I didn't start out being poor. In all honesty, I started out my life as the son of a successful business man- I wanted for nothing. I wasn't abandoned by my parents when I was five, or six, or whatever you've heard. They weren't killed, leaving me with nothing. I'd be lying if I said I wasn't disappointed by their ridiculous refusal to die though, in fact it irritated me to no end.

Now, because I'm not brain-dead, I'm aware of what you must be thinking. Oh, you're imagining the worst of the worst situations; I'm already painted in your minds as the victim of this story. The things that must be running through your minds- Reno, hated by both his parents. Reno, raped by his father. Reno, beaten by his father, and/or mother. Reno, starved. Reno, stunningly gifted yet held back by jealous adult-figures. Reno, helpless, defenseless, weak and pathetic.

I almost feel sorry for myself.

But you're all wrong- each and every one of you. I'll be straight with you- and this is somewhat of an accomplishment on my behalf.

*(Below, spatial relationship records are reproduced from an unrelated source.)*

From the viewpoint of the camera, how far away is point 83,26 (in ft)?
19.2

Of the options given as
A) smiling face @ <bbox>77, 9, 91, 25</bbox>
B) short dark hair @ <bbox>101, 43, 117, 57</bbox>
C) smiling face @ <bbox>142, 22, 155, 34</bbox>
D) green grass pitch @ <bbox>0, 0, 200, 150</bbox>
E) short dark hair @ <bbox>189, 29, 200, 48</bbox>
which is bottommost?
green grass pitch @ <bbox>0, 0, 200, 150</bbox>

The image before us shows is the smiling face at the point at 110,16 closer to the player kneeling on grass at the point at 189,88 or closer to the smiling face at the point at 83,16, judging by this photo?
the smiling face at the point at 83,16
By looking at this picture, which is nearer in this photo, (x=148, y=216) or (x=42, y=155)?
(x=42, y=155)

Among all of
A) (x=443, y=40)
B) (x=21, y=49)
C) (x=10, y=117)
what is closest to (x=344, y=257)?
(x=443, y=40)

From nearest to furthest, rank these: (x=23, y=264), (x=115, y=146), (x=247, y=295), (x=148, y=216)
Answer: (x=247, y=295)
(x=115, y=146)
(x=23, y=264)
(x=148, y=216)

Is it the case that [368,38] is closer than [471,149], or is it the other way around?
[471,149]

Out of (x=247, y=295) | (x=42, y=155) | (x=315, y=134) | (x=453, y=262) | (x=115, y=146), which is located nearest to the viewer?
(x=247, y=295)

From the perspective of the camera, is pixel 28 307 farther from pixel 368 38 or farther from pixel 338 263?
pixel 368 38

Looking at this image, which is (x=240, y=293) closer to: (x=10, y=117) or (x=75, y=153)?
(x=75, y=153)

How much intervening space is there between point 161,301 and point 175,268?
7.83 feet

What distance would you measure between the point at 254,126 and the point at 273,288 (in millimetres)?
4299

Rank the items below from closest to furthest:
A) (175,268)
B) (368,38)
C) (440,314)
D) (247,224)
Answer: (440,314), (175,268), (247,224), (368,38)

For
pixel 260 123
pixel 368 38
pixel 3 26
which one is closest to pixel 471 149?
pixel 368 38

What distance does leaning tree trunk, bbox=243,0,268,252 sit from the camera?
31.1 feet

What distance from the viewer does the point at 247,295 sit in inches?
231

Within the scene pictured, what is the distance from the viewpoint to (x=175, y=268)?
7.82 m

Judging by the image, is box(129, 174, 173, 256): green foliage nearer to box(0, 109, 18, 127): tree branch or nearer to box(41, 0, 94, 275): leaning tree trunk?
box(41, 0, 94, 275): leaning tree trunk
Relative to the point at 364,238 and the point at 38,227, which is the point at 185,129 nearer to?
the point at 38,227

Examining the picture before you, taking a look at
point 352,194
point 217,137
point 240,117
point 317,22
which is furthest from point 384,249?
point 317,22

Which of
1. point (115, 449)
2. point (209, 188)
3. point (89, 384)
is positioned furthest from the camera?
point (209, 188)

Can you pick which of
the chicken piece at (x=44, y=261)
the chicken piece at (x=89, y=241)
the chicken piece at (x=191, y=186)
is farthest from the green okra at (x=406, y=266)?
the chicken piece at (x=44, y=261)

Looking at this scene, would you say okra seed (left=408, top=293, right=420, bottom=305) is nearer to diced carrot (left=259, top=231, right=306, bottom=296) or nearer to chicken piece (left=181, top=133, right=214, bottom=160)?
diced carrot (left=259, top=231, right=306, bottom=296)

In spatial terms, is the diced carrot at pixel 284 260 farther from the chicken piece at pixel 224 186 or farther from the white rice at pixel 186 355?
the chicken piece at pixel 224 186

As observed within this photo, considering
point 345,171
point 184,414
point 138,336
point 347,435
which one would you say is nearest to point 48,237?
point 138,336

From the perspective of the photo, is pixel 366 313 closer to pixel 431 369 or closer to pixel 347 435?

I've woven many a story to the people around me, and it's not often that they will find they share the same version of my oh-so-mysterious life story, although most of them agree I probably came from the slums (which is not entirely wrong) and that I probably had to either become a thug or sell my body on the streets to survive (both of which, I will admit, are entirely plausible, and yet both are mostly wrong. But we'll get to that later).

I don't deliberately hide my past though. Doesn't everyone want their background to sound more or less impressive? Reno the street-rat, the thug who has been murdering since he was old enough to walk. Rude might not have believed that version, but hey, it sounds impressive, right? On the streets it kept me safe most nights. But then there's Reno, the poor abandoned orphan who was forced to work in a brothel in Don Corneo's sector, physically weak and somewhat vertically challenged, intelligent but downtrodden. This card has often earned me the upper-hand in a fight- you don't need to tell someone your history, you just need to wear it around you like an extra coat.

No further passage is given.